My neurologist/pain doctor told me 6 months ago that research has shown that CRPS, fibromyalgia, etc. is caused by antibodies that usually protect the body turn rogue (like an autoimmune disease in which the cells of the body attack the body.) These rogue antibodies in people who have them usually are activated after an injury or a surgery. It can be something as minor as a sprained ankle. Even though the original injury heals, rogue antibodies come in and attack the nerves at this place causing pain and also death of neurons. These rogue antibodies spread through nerve pathways like cancer cells spread through the body.
I have been on pain medicine for many years. My FTD is progressing more slowly and even though I have hallucinations, I am always aware that they are not real. One of my theories after I found out about the rogue antibodies is that somehow my pain medicine might be helping my dementia.
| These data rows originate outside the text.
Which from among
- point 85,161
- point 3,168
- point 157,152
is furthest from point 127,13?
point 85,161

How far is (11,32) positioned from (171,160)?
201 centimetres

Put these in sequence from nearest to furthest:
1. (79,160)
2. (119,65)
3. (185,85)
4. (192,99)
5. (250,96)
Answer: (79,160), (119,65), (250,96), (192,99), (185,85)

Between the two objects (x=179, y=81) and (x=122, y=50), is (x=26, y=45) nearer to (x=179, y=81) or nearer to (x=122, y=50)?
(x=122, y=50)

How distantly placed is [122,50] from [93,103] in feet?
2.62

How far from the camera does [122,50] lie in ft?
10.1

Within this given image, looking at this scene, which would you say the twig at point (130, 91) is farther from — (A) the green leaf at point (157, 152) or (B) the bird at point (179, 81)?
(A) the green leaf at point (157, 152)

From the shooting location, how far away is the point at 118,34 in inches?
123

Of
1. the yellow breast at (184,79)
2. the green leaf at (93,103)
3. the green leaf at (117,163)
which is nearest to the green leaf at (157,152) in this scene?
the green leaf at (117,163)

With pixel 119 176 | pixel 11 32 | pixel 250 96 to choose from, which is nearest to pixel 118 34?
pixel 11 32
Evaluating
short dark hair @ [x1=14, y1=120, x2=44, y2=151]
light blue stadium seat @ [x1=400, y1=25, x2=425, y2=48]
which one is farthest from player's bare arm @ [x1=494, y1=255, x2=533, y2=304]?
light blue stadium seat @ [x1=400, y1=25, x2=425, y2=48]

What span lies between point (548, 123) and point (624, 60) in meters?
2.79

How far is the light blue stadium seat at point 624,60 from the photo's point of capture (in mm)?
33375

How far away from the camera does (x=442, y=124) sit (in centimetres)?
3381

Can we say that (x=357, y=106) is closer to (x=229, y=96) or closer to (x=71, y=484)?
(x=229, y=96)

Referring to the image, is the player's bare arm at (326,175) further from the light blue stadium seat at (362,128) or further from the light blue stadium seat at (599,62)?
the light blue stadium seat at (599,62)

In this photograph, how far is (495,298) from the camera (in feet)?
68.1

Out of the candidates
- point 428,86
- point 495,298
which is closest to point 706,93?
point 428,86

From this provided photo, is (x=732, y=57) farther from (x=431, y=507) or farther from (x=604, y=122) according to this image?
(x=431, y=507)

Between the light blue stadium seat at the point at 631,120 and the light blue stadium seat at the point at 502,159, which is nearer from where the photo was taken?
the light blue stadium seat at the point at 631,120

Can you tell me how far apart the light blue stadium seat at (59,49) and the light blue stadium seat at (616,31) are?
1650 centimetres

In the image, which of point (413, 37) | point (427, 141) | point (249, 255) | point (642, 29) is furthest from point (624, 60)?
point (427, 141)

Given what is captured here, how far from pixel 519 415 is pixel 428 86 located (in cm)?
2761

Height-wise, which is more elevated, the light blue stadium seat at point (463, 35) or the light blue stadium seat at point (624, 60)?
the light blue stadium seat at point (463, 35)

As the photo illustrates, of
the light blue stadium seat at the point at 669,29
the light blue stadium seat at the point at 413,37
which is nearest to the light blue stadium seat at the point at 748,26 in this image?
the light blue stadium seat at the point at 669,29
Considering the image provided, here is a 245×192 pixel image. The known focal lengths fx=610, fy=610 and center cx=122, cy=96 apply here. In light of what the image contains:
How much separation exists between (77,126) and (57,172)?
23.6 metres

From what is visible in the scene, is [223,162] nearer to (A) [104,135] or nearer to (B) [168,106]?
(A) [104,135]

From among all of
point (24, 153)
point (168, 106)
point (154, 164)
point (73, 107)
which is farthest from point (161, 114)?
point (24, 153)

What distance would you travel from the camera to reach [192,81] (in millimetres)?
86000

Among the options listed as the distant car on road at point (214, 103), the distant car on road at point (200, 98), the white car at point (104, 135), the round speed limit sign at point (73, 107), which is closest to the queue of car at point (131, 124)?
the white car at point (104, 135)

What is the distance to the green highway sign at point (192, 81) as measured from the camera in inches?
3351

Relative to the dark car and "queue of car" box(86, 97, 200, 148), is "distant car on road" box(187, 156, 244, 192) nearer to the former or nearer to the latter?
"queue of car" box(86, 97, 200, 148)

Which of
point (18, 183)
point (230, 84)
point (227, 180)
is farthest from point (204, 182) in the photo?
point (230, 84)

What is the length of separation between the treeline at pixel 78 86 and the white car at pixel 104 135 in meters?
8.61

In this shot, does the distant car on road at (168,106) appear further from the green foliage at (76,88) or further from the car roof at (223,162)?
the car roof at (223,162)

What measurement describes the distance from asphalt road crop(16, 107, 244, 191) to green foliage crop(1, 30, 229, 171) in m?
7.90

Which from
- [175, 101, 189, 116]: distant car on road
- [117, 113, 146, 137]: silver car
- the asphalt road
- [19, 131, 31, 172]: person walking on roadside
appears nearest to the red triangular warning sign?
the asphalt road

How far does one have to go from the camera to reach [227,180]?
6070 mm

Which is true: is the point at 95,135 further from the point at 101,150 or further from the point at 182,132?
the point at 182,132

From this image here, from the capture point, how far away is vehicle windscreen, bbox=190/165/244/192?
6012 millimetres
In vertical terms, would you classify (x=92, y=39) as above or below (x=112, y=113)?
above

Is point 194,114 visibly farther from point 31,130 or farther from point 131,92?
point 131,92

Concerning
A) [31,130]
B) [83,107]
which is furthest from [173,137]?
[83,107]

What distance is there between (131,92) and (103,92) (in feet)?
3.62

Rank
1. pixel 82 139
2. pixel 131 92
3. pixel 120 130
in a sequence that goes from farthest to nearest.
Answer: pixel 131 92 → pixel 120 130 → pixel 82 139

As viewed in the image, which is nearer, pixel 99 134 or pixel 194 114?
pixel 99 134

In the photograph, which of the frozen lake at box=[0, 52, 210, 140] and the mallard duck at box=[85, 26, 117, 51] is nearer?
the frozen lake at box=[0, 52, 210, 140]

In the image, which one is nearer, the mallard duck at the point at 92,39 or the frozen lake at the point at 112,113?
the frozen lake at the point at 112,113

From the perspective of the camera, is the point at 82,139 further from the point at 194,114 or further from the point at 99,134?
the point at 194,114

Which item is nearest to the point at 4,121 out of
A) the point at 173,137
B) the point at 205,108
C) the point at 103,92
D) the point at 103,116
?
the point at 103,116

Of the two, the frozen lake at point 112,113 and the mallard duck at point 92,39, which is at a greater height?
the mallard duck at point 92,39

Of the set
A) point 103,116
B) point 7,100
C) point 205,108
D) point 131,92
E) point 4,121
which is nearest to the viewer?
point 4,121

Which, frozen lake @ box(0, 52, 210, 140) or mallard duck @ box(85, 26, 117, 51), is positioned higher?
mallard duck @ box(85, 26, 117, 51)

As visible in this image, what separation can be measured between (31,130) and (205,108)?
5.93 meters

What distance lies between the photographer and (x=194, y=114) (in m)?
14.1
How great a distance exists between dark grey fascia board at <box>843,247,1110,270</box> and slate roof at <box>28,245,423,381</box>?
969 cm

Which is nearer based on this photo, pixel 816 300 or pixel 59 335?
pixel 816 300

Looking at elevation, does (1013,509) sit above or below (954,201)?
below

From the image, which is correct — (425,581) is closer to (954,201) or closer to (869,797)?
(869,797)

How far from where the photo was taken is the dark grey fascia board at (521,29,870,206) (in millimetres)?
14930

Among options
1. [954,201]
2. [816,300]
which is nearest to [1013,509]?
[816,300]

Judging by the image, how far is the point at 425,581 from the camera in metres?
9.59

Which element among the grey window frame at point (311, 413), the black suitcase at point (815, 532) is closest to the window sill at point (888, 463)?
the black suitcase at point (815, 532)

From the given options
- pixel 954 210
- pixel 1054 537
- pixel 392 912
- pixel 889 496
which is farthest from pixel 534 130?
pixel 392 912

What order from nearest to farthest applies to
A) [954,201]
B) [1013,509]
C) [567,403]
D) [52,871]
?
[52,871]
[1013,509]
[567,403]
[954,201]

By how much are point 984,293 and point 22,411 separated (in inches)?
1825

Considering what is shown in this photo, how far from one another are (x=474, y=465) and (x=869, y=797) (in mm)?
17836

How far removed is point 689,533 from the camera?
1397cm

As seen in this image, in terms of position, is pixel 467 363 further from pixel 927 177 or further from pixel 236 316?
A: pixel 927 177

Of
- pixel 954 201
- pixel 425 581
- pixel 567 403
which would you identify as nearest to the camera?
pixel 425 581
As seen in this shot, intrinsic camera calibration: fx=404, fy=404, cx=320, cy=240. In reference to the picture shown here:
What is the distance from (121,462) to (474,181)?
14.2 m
I hope that doctors start using pain meds for treatment. I primarily use narcotics. They have gotten a bad rap because of the war on drugs. If you do research, you will find that narcotics are more benign that most over the counter meds. Yes, you do become physically dependent but this is not the same as addiction. Under the supervision of a doctor, a patient using it for health reasons never gets high.
Unfortunately, many doctors have become afraid to prescribe them because past DEA interference with doctor's prescribing narcotics as well as future threats from the FDA.
Tylenol is dangerous to be taken on a long term basis because it can hurt the liver. Non-inflammatory steroids such as advil can overtime cause life threatening GI problems especially in people with immune problems.